Another self-styled business advocate and a member of the Voice’s board is Eugene “Mitch” Mitchell, vice president of California government affairs for San Diego Gas & Electric and Southern California Gas Co., owned by utility giant Sempra Energy.
Before that career, Mitchell had been vice president of public policy and communications at the San Diego Regional Chamber of Commerce, where he worked “to develop a public policy agenda that is favorable to the business climate and standard of living in San Diego," according to a write-up on SDG&E's website.
As previously reported, Sempra and its employees spent big to get Republican mayor Kevin Faulconer and council Republicans elected last year, giving $10,000 to an outfit called New Majority San Diego.
"The Chapter is comprised of San Diego's top business leaders, from various industries, who are highly involved in local, state and federal politics," according to the group's website.
The utility company's Francisco J. Urtasun threw a Faulconer fundraiser last January 8 that netted $8625. Sempra also kicked in $25,000 to the chamber of commerce’s PAC after Faulconer was elected. Democrats weren't left entirely out in the cold.
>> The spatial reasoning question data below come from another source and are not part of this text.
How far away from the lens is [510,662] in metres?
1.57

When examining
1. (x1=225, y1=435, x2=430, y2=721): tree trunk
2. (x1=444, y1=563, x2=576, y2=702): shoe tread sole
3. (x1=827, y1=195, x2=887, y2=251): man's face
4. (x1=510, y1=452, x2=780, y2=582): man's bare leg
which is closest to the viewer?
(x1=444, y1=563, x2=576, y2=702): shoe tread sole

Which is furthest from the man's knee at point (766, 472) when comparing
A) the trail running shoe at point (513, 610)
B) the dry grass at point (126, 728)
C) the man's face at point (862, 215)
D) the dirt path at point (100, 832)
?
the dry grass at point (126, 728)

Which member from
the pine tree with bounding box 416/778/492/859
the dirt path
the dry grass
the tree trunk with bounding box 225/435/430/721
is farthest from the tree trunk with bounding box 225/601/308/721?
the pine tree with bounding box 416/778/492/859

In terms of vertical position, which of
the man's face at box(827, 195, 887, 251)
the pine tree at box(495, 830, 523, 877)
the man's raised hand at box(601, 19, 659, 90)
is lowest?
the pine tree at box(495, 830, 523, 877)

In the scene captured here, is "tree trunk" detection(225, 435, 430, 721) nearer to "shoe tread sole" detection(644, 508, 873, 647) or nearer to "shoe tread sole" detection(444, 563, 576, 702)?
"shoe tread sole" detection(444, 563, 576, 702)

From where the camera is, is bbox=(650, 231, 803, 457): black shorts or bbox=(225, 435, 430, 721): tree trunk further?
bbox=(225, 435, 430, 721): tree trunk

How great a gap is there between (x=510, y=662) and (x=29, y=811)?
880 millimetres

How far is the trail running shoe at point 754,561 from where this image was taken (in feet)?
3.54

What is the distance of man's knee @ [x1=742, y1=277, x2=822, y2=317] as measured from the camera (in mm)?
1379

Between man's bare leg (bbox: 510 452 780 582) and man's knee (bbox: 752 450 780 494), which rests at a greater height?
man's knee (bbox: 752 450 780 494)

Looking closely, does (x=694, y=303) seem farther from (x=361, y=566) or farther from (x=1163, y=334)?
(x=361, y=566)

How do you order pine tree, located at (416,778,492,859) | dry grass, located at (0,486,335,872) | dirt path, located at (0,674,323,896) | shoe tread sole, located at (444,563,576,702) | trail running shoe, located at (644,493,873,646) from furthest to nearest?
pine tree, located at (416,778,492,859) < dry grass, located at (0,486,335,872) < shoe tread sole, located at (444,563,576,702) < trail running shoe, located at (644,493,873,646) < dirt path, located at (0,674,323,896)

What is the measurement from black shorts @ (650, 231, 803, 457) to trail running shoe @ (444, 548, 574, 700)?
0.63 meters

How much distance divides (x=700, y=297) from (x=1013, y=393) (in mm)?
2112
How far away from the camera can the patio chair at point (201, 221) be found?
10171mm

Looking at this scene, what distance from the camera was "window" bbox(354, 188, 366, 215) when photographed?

On March 3, Sempra gave the county party $5000 and came up with another $2000 on May 1.
Now comes yet another heavy hitter — named "Citizens for a Business Friendly San Diego” — ostensibly concerned about the local business climate with a new political committee.
According to a December 30 disclosure filing with the city clerk's office, Los Angeles–based Kilroy Realty, L.P. has set up the operation to "support candidates to foster San Diego business investment."
As reported here last month, Kilroy is in the midst of a high-stakes fight over One Paseo, a big commercial and housing development in Carmel Valley seeking city council approval.
The developer is fielding a phalanx of high-dollar influence-peddlers, spending a total of $62,000 in the third quarter of 2014, according to the firm's lobbying disclosure report filed with the city clerk. Since 2010, the company and its employees have given more than $30,000 to city candidates.
Judging by the formation of the firm's new committee, more is likely on the way.